A jinx, in popular superstition and folklore, is:
  • A sort of curse placed on a person that makes them prey to large numbers of minor misfortunes and other forms of bad luck;
  • A person afflicted with a similar curse, who, while not directly subject to a series of misfortunes, seems to attract them to anyone in his general area.
  • An object or animal that brings bad luck.

The character of Joe Btfsplk, from Al Capp's Li'l Abner comic strip, was a jinx. His curse was symbolized by a small dark cloud that hovered above his head.

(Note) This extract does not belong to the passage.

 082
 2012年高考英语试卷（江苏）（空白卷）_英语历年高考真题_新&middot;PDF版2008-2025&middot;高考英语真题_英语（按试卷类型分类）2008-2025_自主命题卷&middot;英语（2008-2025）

The etymology of the word is obscure. The word seems to have originally been used in the context of baseball; in Pitching at a Pinch (1910), Christy Mathewson explained that "a jinx is something which brings bad luck to a ball player." It may come from Latin iynx, the name for the wryneck bird, which was occasionally used in magic and divination. Barry Popik of the American Dialect Society suggests that the word shold be traced back to a American folksong called Captain Jinks of the Horse Marines, which was first recorded in 1868. One verse in one version goes:

The first day I went out to drill
The bugle sound made me quite ill,
At the Balance step my hat it fell,
And that wouldn't do for the Army.
The officers they all did shout,
They all cried out, they all did shout,
The officers they all did shout,
"Oh, that's the curse of the Army."

The reference to various misfortunes and a curse lend plausibility to this explanation. Earlier sports references often use the spelling jinks.